Work instruction -
What needs reproducing is the run of lines in the data below starting at the line with "NEW orYANY Soft" and ending at the line with "Yadea U Like", both ends included. Copy it exactly, without pictures, and add nothing.

Data shown -
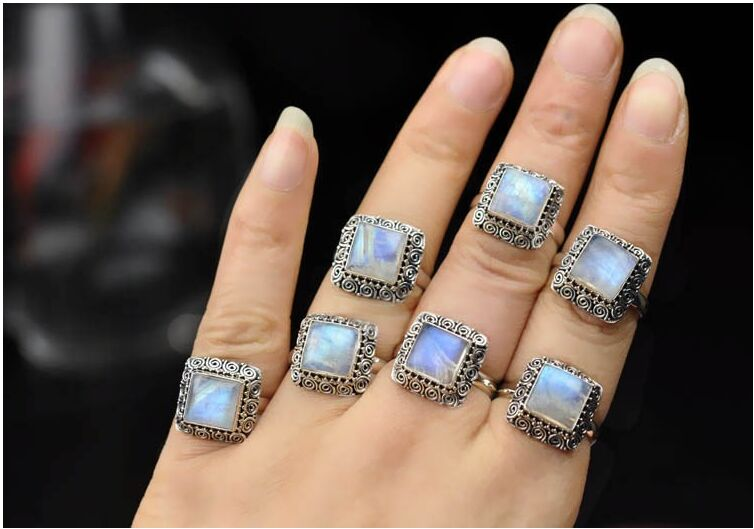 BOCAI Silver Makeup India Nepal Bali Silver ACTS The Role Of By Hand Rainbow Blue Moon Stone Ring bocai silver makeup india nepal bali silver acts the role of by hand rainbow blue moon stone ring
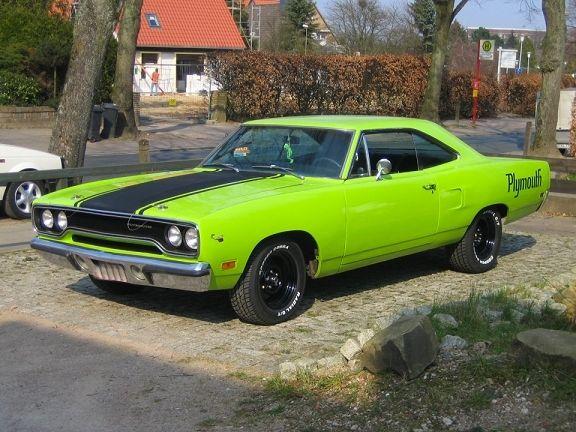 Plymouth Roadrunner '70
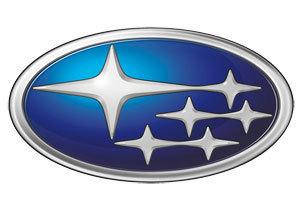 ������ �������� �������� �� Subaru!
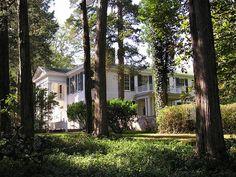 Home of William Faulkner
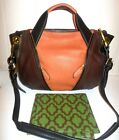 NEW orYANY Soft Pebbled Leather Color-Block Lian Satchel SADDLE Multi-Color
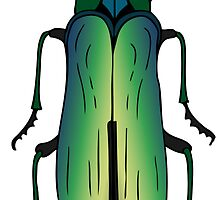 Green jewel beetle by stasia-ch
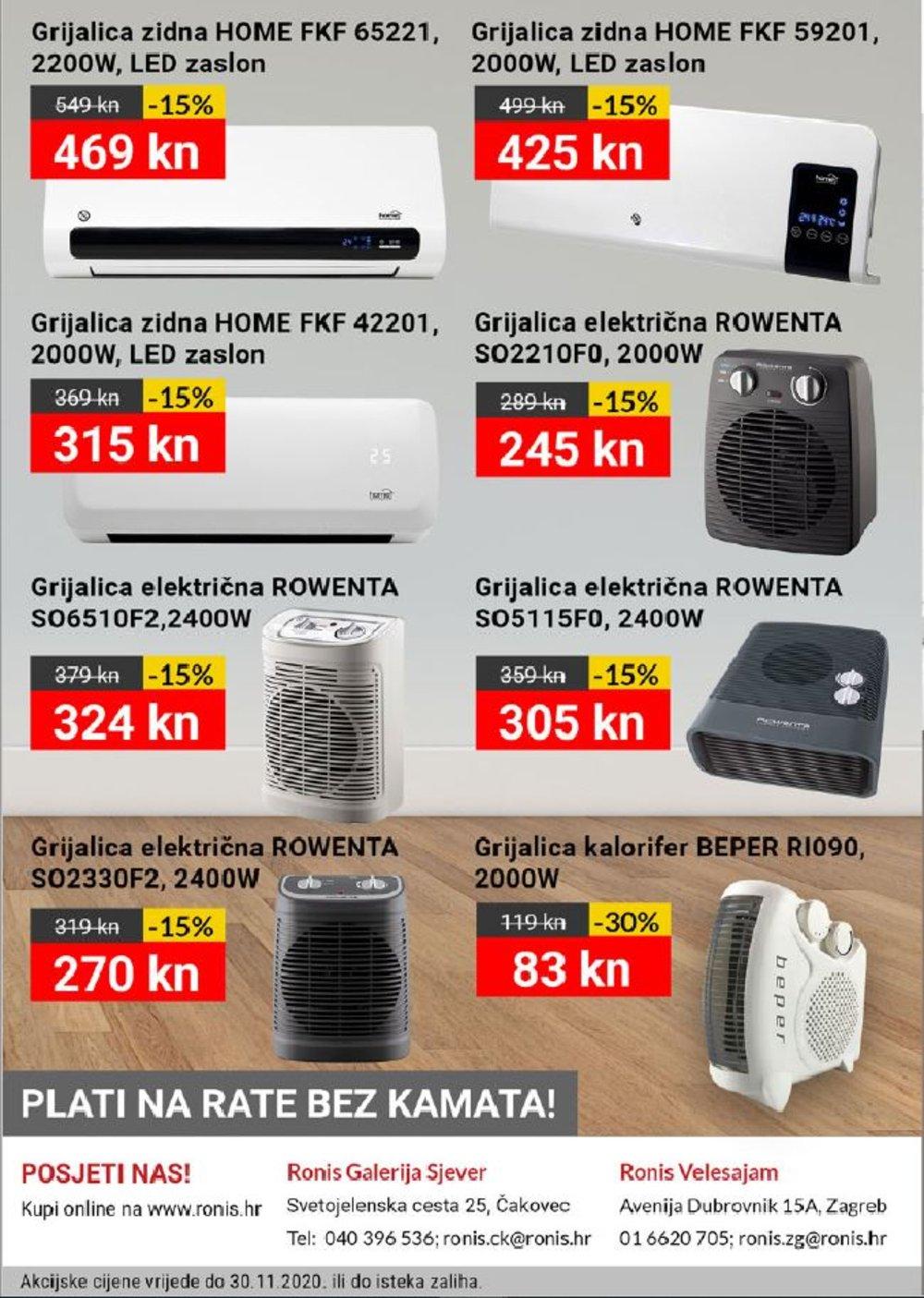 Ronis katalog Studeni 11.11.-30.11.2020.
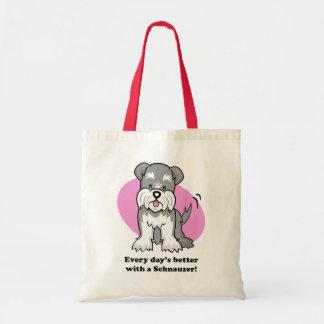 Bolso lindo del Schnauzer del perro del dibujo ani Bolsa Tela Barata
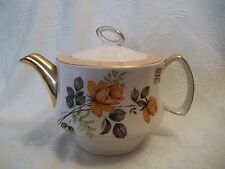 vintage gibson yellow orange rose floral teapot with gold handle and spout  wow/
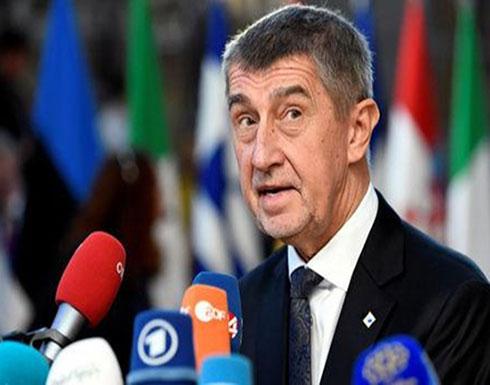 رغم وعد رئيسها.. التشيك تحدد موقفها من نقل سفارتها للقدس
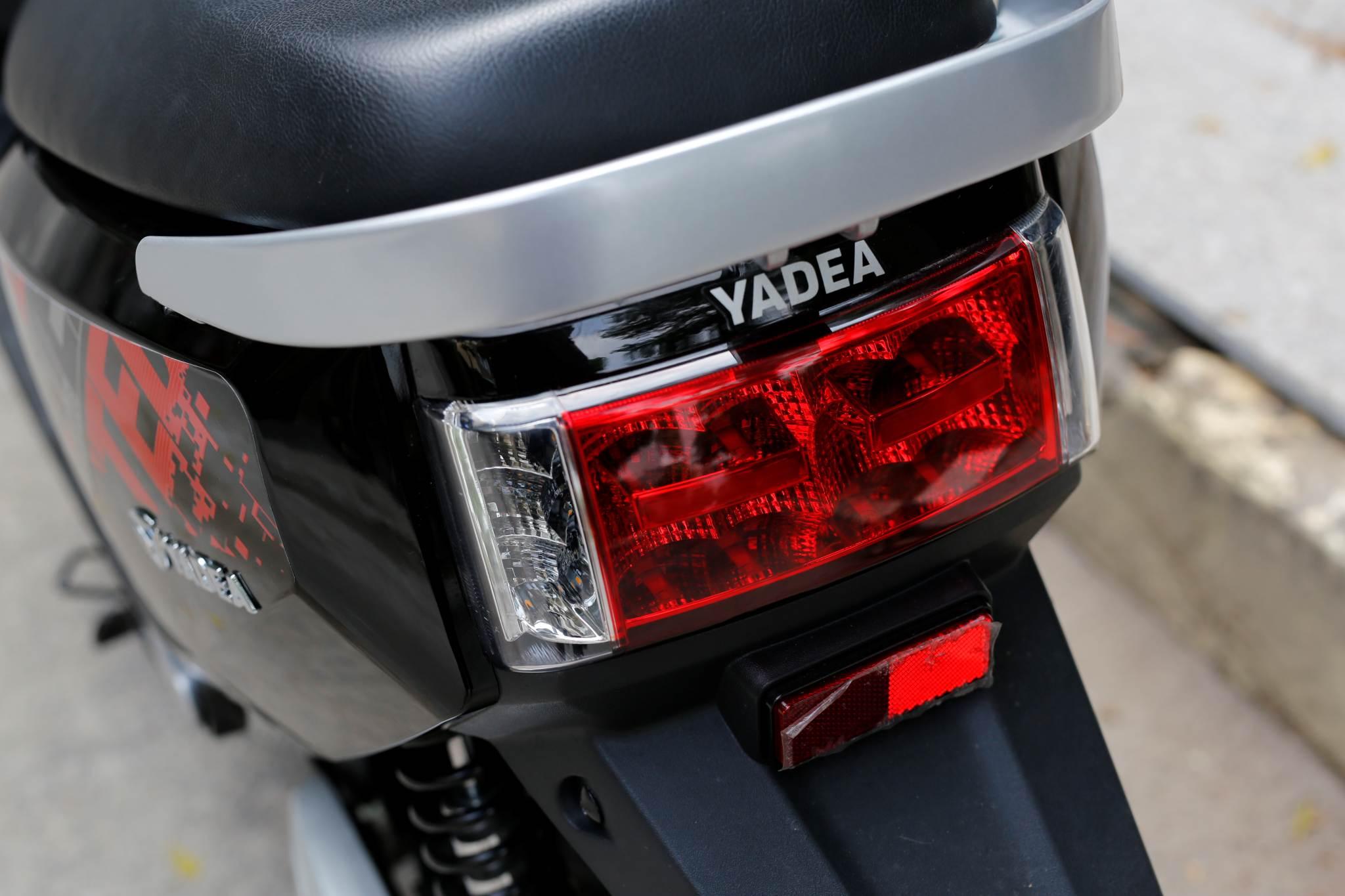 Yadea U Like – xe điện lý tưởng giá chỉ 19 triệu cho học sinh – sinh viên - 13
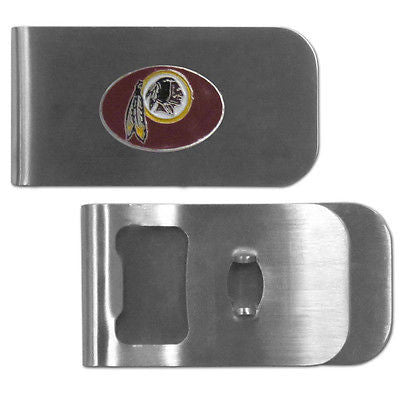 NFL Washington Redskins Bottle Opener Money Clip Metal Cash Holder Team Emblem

Answer for the task -
 NEW orYANY Soft Pebbled Leather Color-Block Lian Satchel SADDLE Multi-Color
 Green jewel beetle by stasia-ch
 Ronis katalog Studeni 11.11.-30.11.2020.
 Bolso lindo del Schnauzer del perro del dibujo ani Bolsa Tela Barata
 vintage gibson yellow orange rose floral teapot with gold handle and spout  wow/
 رغم وعد رئيسها.. التشيك تحدد موقفها من نقل سفارتها للقدس
 Yadea U Like – xe điện lý tưởng giá chỉ 19 triệu cho học sinh – sinh viên - 13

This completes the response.